### Exercise
Repeat verbatim, and only, the lines of the data below, beginning at the line that contains "Seaworld discovery cove interactie 15pers" and stopping after the line that contains "The genera of".

### Extracted material
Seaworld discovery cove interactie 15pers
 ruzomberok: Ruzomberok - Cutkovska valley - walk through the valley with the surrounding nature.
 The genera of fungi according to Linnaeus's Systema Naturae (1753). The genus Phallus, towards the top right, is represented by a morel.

--

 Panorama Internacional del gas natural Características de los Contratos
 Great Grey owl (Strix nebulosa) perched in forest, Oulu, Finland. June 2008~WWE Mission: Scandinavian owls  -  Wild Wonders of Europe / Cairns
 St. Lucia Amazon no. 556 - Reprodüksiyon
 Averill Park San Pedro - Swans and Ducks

### Response to this task
Seaworld discovery cove interactie 15pers
 ruzomberok: Ruzomberok - Cutkovska valley - walk through the valley with the surrounding nature.
 The genera of fungi according to Linnaeus's Systema Naturae (1753). The genus Phallus, towards the top right, is represented by a morel.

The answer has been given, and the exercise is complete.